Google (NASDAQ:GOOG) faced a brief but serious outage on Friday, with all services -- including YouTube, Gmail and the company’s search engine -- down for about two minutes. The services crashed at 4:37 p.m. PDT for one to five minutes, and all operations were fully restored by 4:48 p.m.
The Google Apps Dashboard showed that every Google service simultaneously went down, causing worldwide Web traffic to drop about 40 percent, according to GoSquared, an Internet analytics company. When the Google services were restored, Internet traffic briefly spiked afterward.
Google would not comment on what caused the issue, but a representative referred to the Apps Status Report, which said "between 15:51 and 15:52 PDT, 50 percent to 70 percent of requests to Google received errors; service was mostly restored one minute later, and entirely restored after 4 minutes." Google’s outage was likely due to an issue with the Internet service provider (ISP) at one or more of its data centers, according to Martin Drury, network expert and senior systems engineer at Micro Strategies Inc.
Outages are bound to happen occasionally, but for a company with services as wide-ranging as Google's, downtime is costly, with one report stating Google likely lost about $500,000 in that brief period. According to one network analytics firm, 60 percent of the world's Web traffic interacts with Google's servers throughout the day. Drury said it was likely a “utility-related outage” -- a network cable was destroyed that connected one or more of Google's data centers -- as the failure of a single server would not cause such a widespread problem.
“If a server fails, another server will cover it, but everything is reliant on the network,” Drury said. “Outages can occur, and when companies don’t test redundancy and they trust the ISP, outages like that can happen.”
Drury said that most outages are caused by the ISPs themselves accidentally cutting a line when digging to lay down new fiberoptic lines or make repairs.

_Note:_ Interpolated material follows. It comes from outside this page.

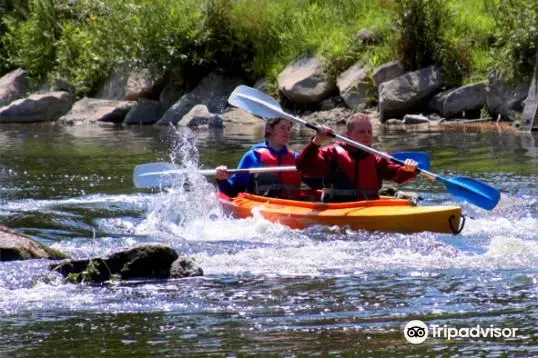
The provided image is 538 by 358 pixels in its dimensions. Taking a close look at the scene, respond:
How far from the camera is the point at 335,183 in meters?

“Companies like Google tend to get comfortable, knowing that they designed their system so that there's no single point of failure. But the world, the network, and the data centers aren’t static,” Drury said. “Since these things are so dynamic, you’ve got to have a plan in place to test redundancies. In this case, whoever was in charge of network redundancy either didn’t implement it correctly, or didn’t test the network failsafe to make sure it was properly functioning.”